───── Lesetext ─────

# gmail.com Account aus Deutschland bekommen

## Finswimmer

Hi, 

für gcaldaemon braucht man eine @gmail.com Adresse.

Wie bekomme ich so eine Adresse, mit der ich mich auch anmelden kann? 

Ich habe eine foo@googlemail.com Adresse, aber mit foo@gmail.com kann ich mich nicht einloggen. Dies ist aber zwingend für das Programm notwendig.

Habt ihr eine Idee?

Danke

Tobi

----------

## think4urs11

a) Timemachine on und vor 5 Jahren anmelden, da ging das noch  :Wink: 

b) hast du es schonmal über einen der vielen anonymen Proxies im Ausland probiert eine foo2@gmail.com zu beantragen?

----------

## Finswimmer

a) bin ich gerade am Bauen  :Wink: 

b) habe ich schon versucht, die scheitern aber irgendwie alle :/

TOR will auch nicht...

Evtl. findet jemand den SourceCode zu GcalDaemon?

Dann könnte ich die Abfrage für gmail.com ändern.

Danke

----------

## firefly

also die sourcen sind im zip paket ( Linux compatible package) enthalten, es gibt ein ordner dev/src. Zumindestens im dem zip archiv was ich mir testweise von http://gcaldaemon.sourceforge.net/ heruntergeladen habe. Die version ist 1.0 beta16.

Laut dem code werden adresse, die auf googlemail.com, googlemail, gmail enden in <name>@gmail.com geändert. Ansonsten wird die adresse nicht verändert.

----------

## firefly

noch was interessantes: http://sourceforge.net/projects/gcaldaemon/forums/forum/643349/topic/3247803?message=7306256

----------

## Finswimmer

Hmm.

Ich habe es nun so gemacht, wie derjenige aus dem Forum beschrieben hat.

Aber irgendwie will es immer noch nicht. Bei DEBUG werden immernoch 0 Kontakte angezeigt :/

Tobi

----------

─────

● **Aufgabenstellung**:
Stimmen die folgenden Aussagen mit dem Thread über die gmail.com-Adresse überein? Antworte bei jeder mit Ja oder Nein und zitiere die entscheidenden Worte aus dem Thread wörtlich.
(a) Laut firefly enthält das zip-Paket einen Ordner dev/src mit den Quellen.
(b) Über TOR hat Finswimmer die gewünschte Adresse bekommen.
(c) Nach der Umsetzung der Beschreibung aus dem Forum zeigt DEBUG die Kontakte an.

───── Bereitgestelltes Material ─────

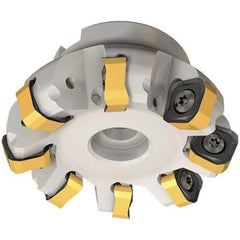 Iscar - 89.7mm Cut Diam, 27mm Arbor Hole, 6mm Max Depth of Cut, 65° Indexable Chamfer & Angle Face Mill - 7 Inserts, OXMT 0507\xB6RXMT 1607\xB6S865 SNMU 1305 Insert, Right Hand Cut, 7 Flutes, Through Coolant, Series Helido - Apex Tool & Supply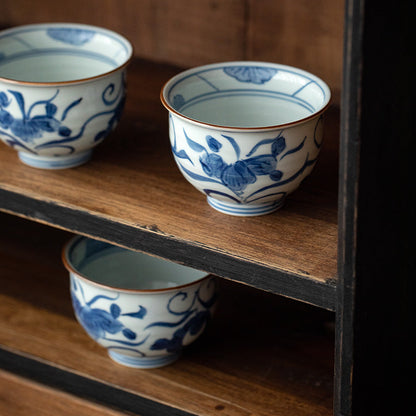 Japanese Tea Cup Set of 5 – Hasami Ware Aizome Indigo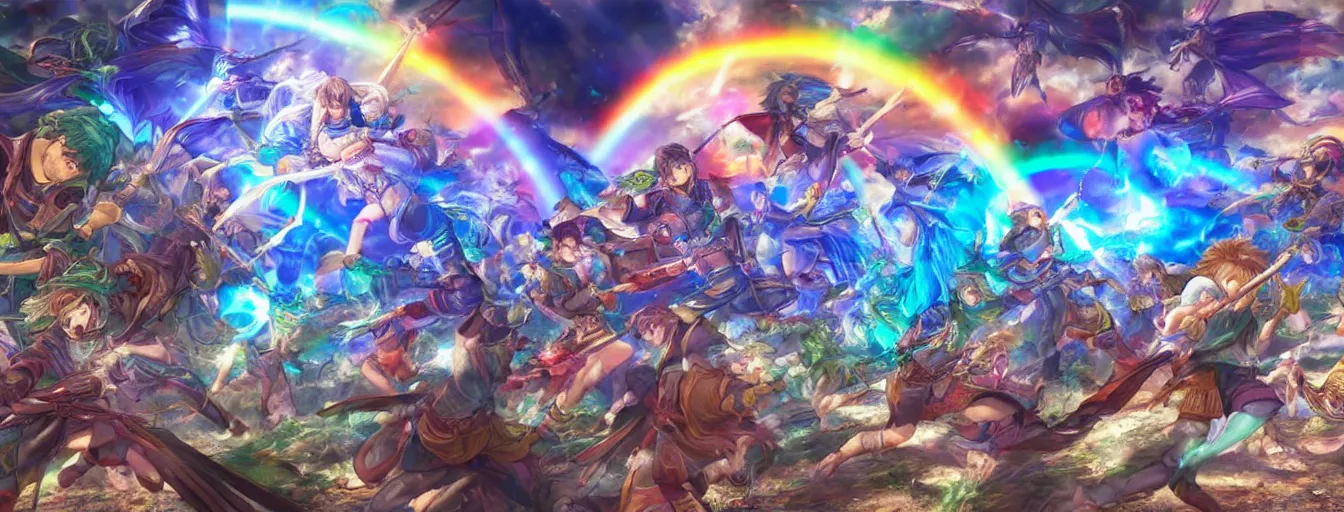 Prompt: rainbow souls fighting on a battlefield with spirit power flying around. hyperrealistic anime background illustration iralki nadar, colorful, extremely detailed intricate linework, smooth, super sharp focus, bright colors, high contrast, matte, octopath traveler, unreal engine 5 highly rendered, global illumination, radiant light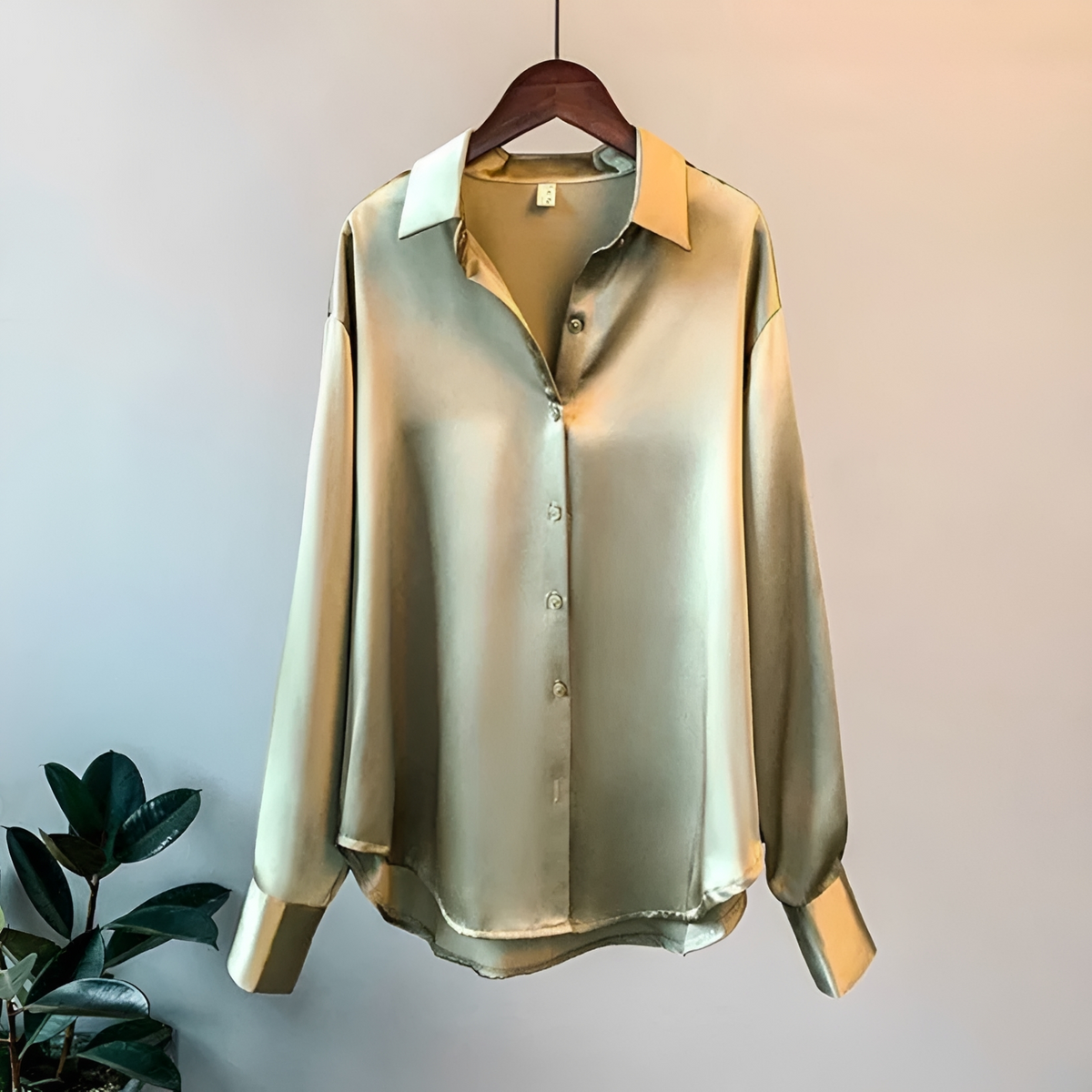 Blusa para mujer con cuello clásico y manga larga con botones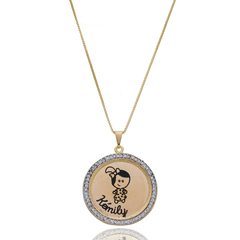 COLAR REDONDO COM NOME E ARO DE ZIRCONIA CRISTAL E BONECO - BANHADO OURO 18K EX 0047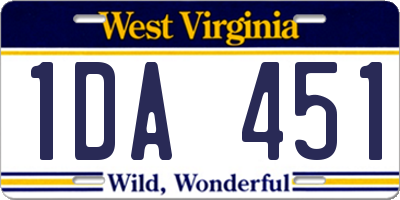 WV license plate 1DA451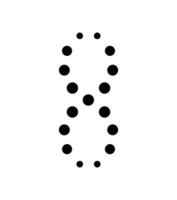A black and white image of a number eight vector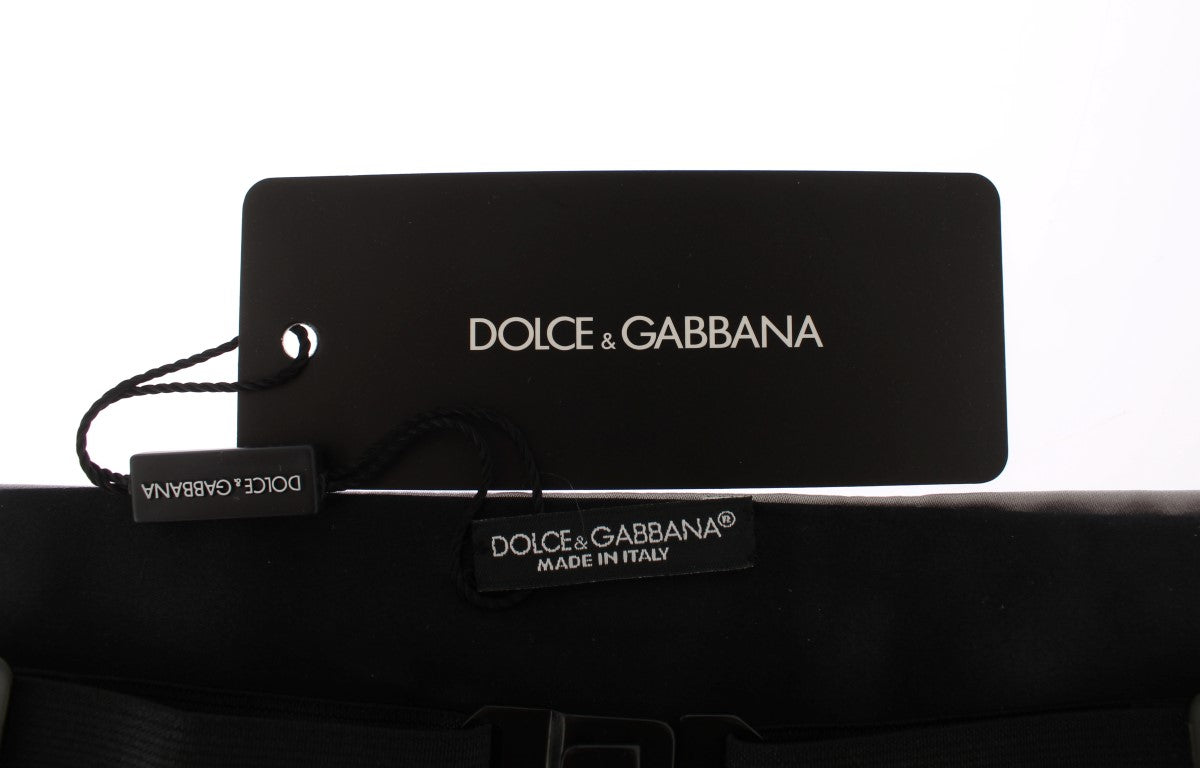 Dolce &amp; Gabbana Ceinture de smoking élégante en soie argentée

─────

● **Lösung der Aufgabe**:
(a) Ja: „es gibt ein ordner dev/src“
(b) Nein: „TOR will auch nicht...“
(c) Nein: „Bei DEBUG werden immernoch 0 Kontakte angezeigt :/“